Nel momento in cui scrivo queste note sta iniziando a Vienna un dibattito intitolato “Cieli bui e quieti per la Scienza e la Società” da parte dell’Office of Outer Space Affairs delle Nazioni Unite, che rappresenta una pietra miliare per le persone coraggiose che stanno lavorando da anni con la Scienza e le politiche alla base dell’interferenza dei satelliti nell’Astronomia.
Purtroppo temo che i loro sforzi non siano sufficienti: a meno che agli operatori non venga richiesto di giustificare l’uso dello Spazio più che in termini commerciali, l’Astronomia arriverà sempre seconda in tutte le liste di priorità, dietro al fare soldi.
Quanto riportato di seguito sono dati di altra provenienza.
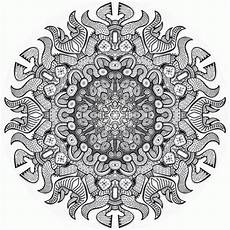mandala coloring pages advanced level printable 17932 mandala coloring pages advanced level printable coloring home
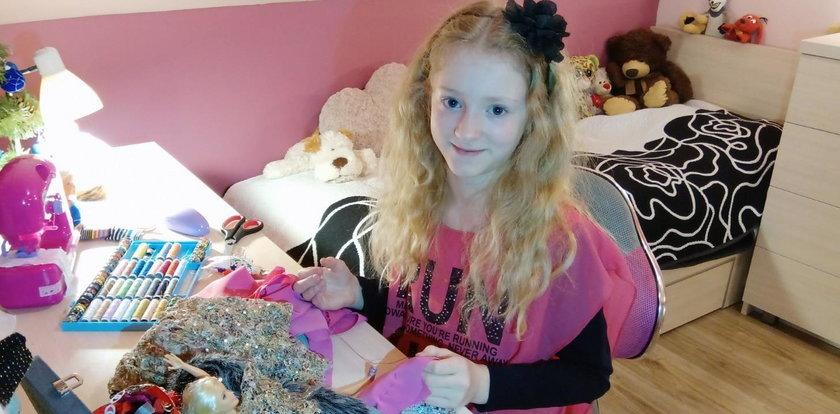 9-latka szyje piękne ubranka dla swoich lalek. Oto mała projektantka mody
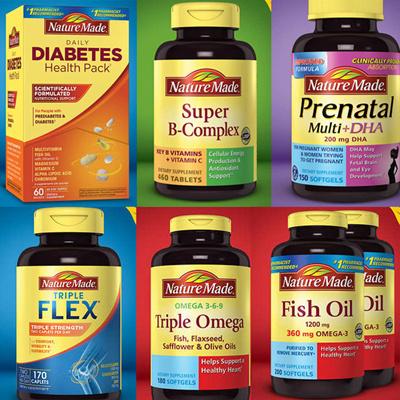Qoo10 vitamin c vitamin b vitamin e vitamin e omega for Fish oil vitamin e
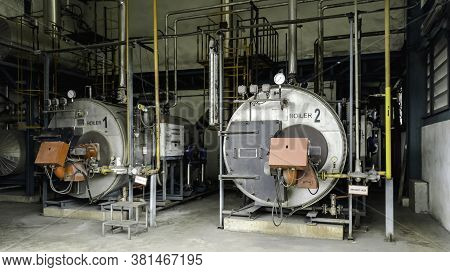 Gas Boiler Room For Steam Production Of Manufacturing Factory
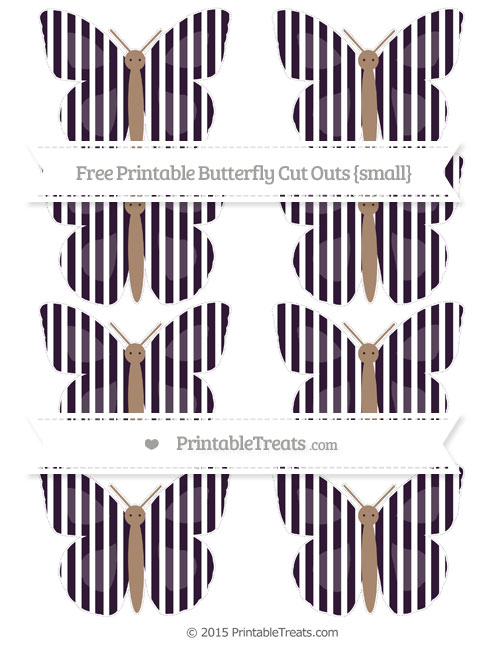 Free Dark Purple Thin Striped Pattern Small Butterfly Cut Outs
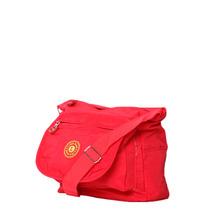 Bolso Deportivo Gym Bandolera Material Kipling Rojo Fuerte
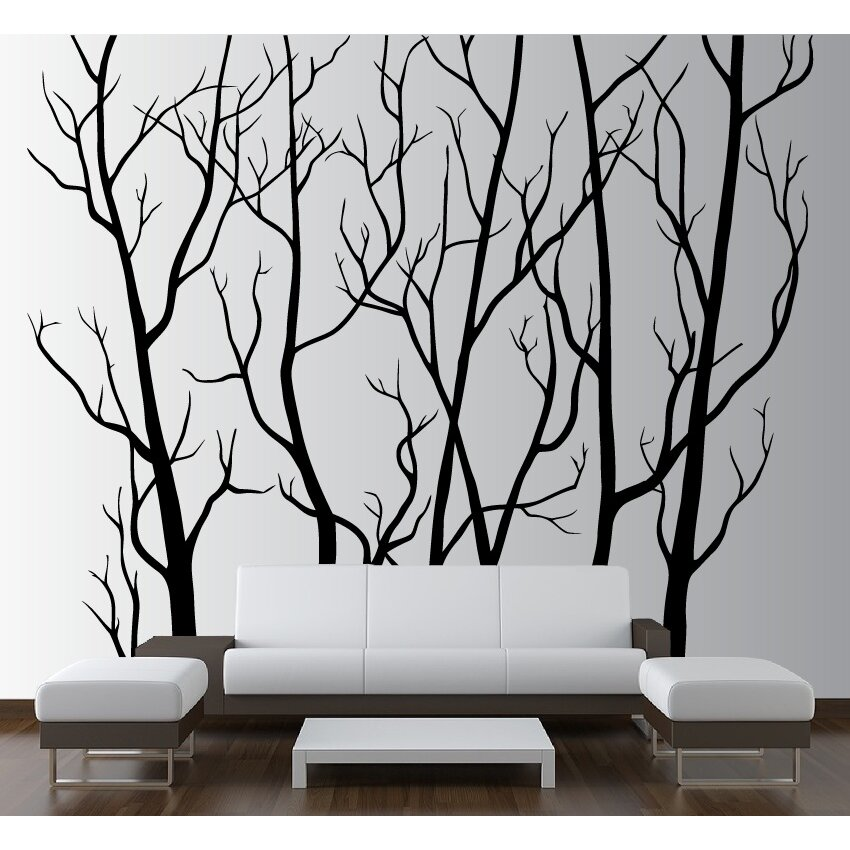 Innovative stencils tree forest branches with birds wall for Black and white tree wall mural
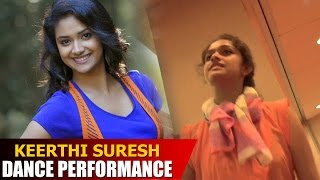 Keerthi Suresh Hot video leaked in whatsapp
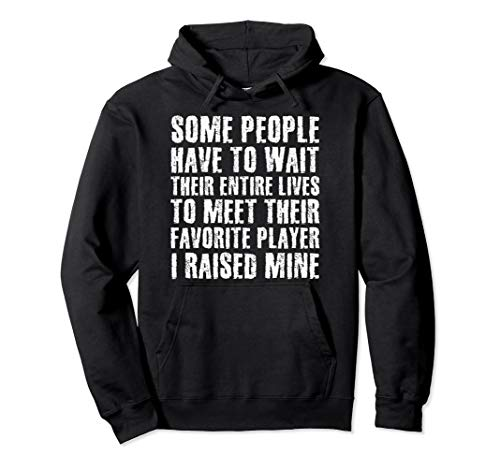 MEET FAVORITE PLAYER RAISED MINE Hood Funny Soccer Gift Idea - T-shirt Quote Soccer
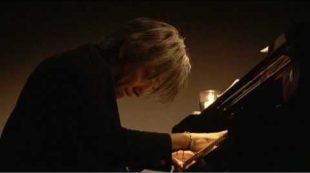 Ryuichi Sakamoto- 'Merry Christmas Mr Lawrence'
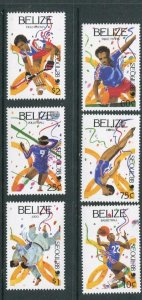 Belize #1699-1704 MNH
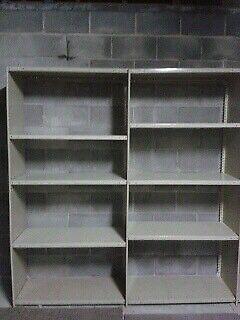 Heavy duty metal shelving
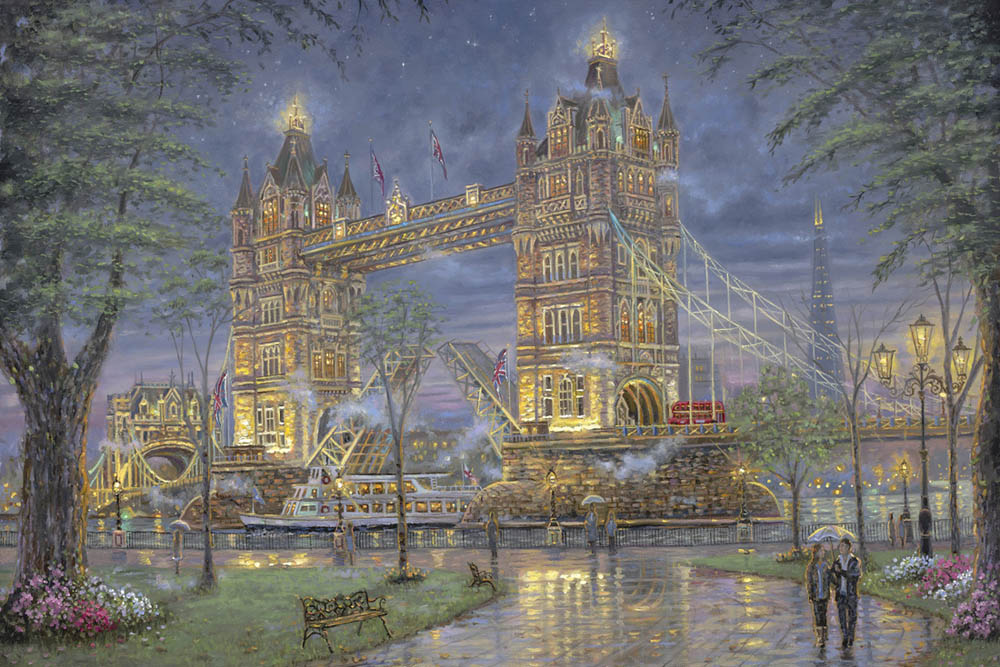 Tower-Bridge-London1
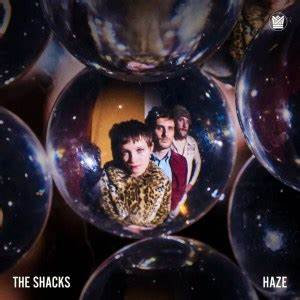 The Shacks - Haze  (VINYL)
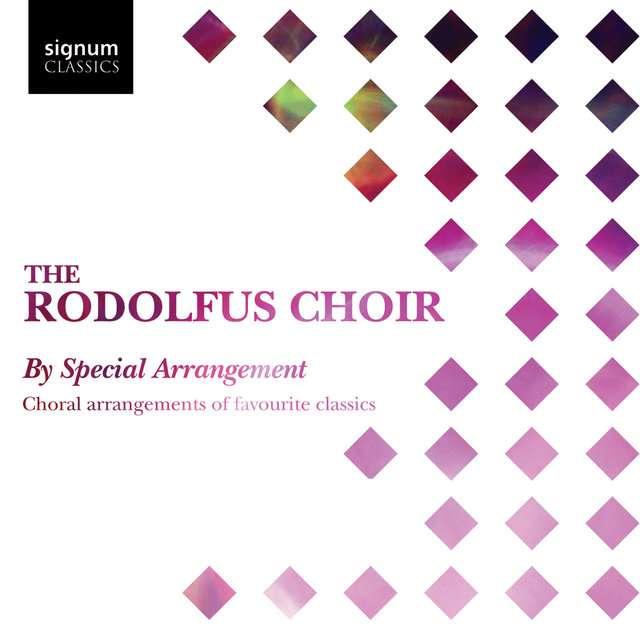 V.A《By Special Arrangement  Choral arrangements of favourite classics》[CD级无损/44.1kHz/16bit]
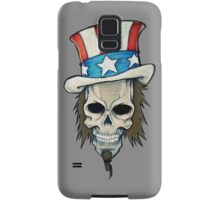 T-BAGS : Uncle Sam Samsung Galaxy Case/Skin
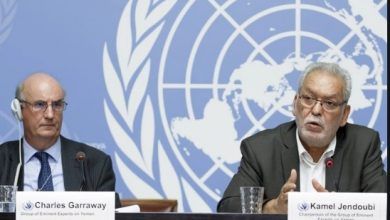Photo of فريق الخبراء الأمميين بشأن اليمن يطالب بإحالة الوضع في اليمن إلى المحكمة الجنائية الدولية وتوسيع قائمة المشمولين بعقوبات مجلس الأمن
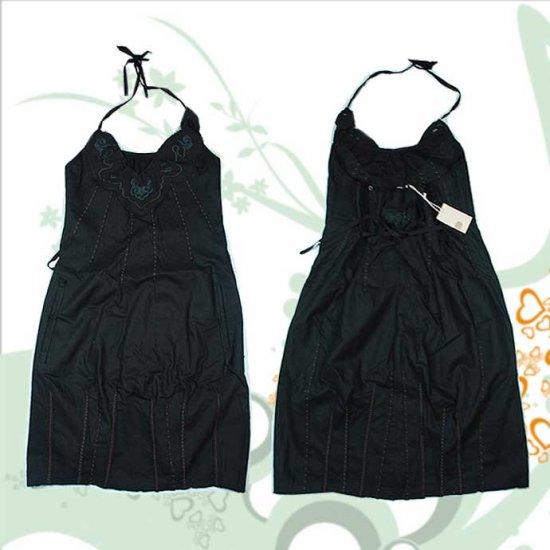 Sale! Marithe+Francois Girbaud Cotton Dress black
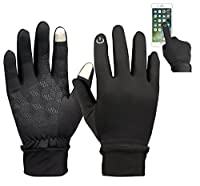Screen Touch Gloves,Touch Gloves Outdoor Sport Gloves Winter Gloves Warm Comfortable Washable Anti-skidding Running Gloves Driving Gloves for Women and Men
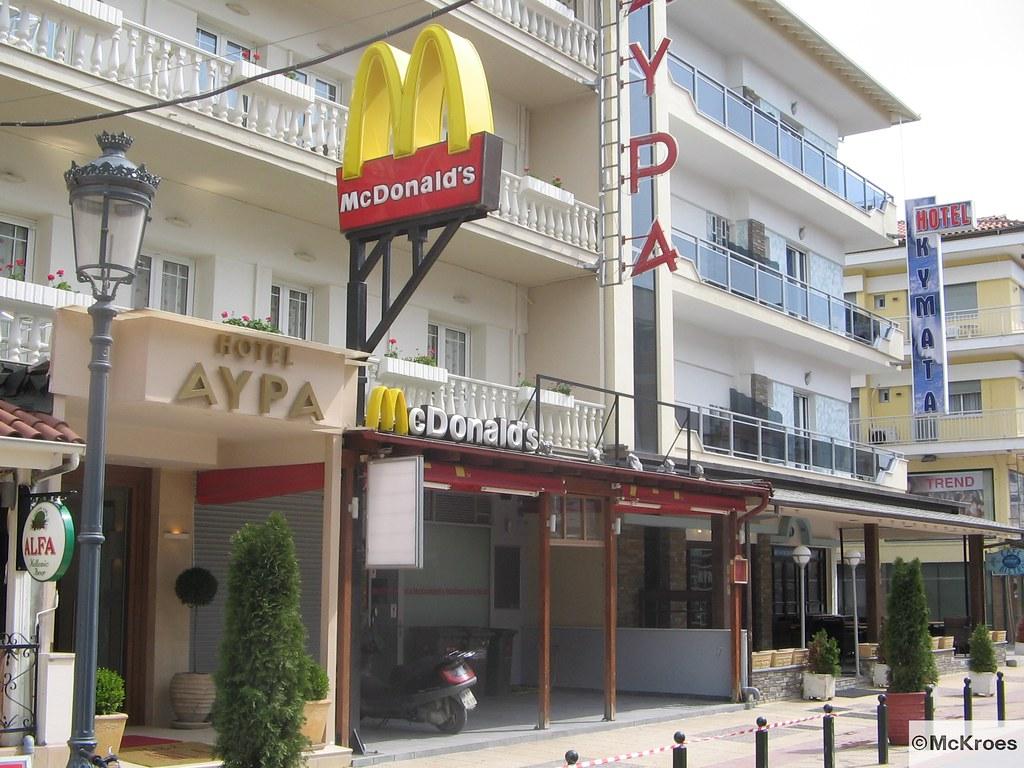mcdonalds térkép McDonald's Paralia Katerinis Agios Nikolaou 7 (Greece) Has… | Flickr mcdonalds térkép
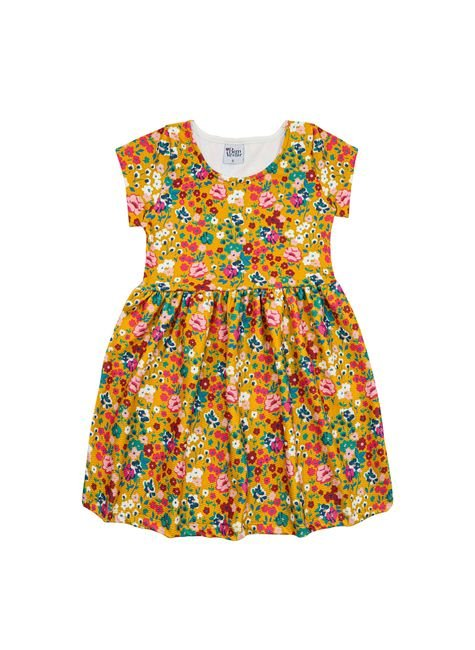 1 1239 vestido
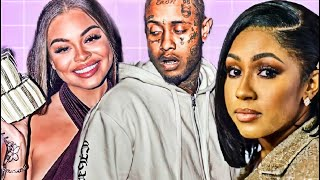 Southside Responds To YungMiami Being Single👌🏾💪🏽Mulatto Performs At No Mask Concert 😧😷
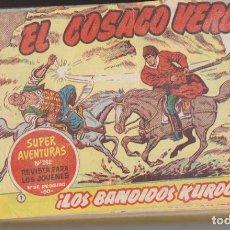 Tebeos: EL COSACO VERDE. BRUGUERA 1960. COMPLETA 144 EJEMPLARES CONSERVACIÓN: NORMAL A BUENO. 4 EJEMPLARES P. Lote 139843680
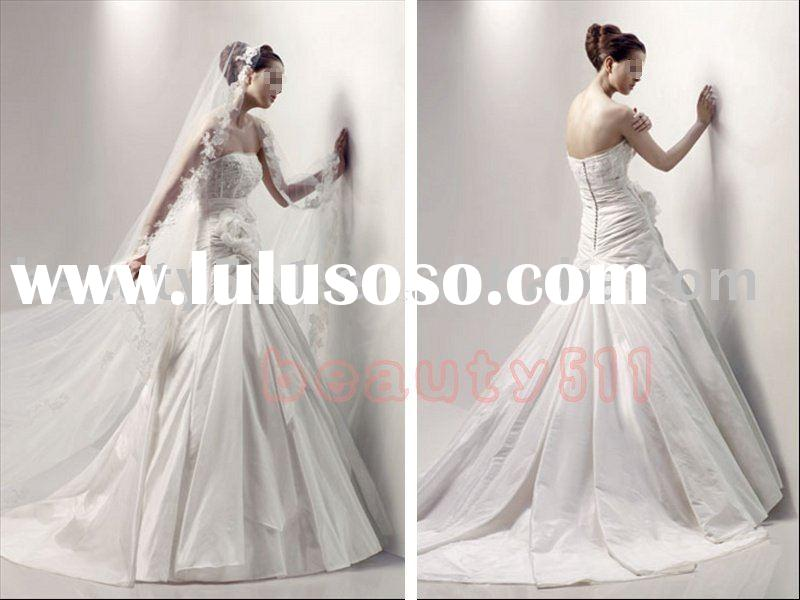 2010 new-style fashion collection wedding dress , evening dress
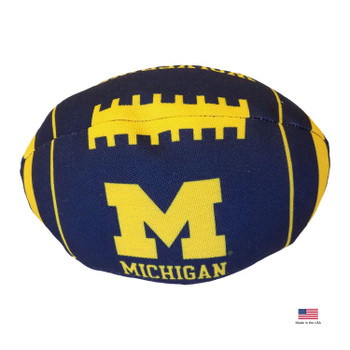 Michigan Wolverines Football Toss Toy
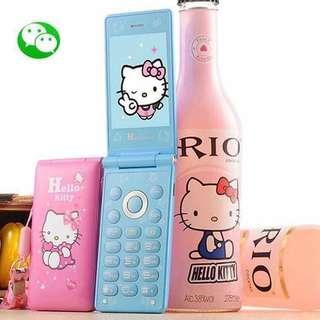 D10 HK FLIP PHONE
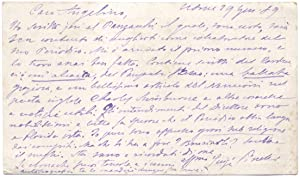 Cartolina postale autografa firmata del poeta Luigi Pinelli.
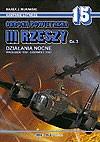 Obrona-powietrzna-III-Rz-3-dil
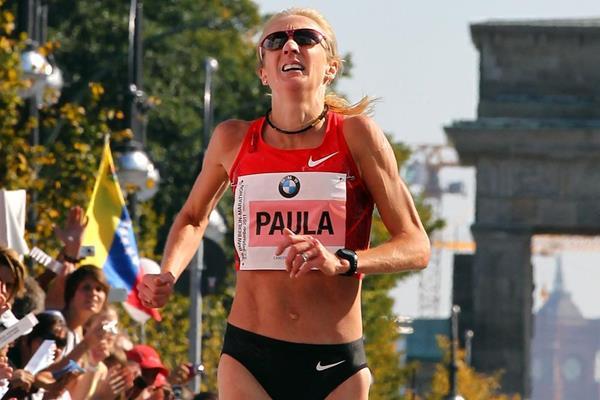 British marathon runner Paula Radcliffe (Getty Images)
Le orbite LEO rappresentano un patrimonio condiviso appartenente all’Umanità, da trattare nella sua interezza, avendo la possibilità di sapere chi lo utilizza e per cosa.

Tipico caso di «Ubi maior minor cessat».
«dove c'è il maggiore (potere/autorità), il minore cessa». Indica che in presenza di un'autorità superiore, di una persona più importante o di una causa più rilevante, le questioni minori perdono peso o rilevanza. È un principio gerarchico spesso applicato nel diritto e nel linguaggio comune per descrivere la prevalenza dell'interesse superiore.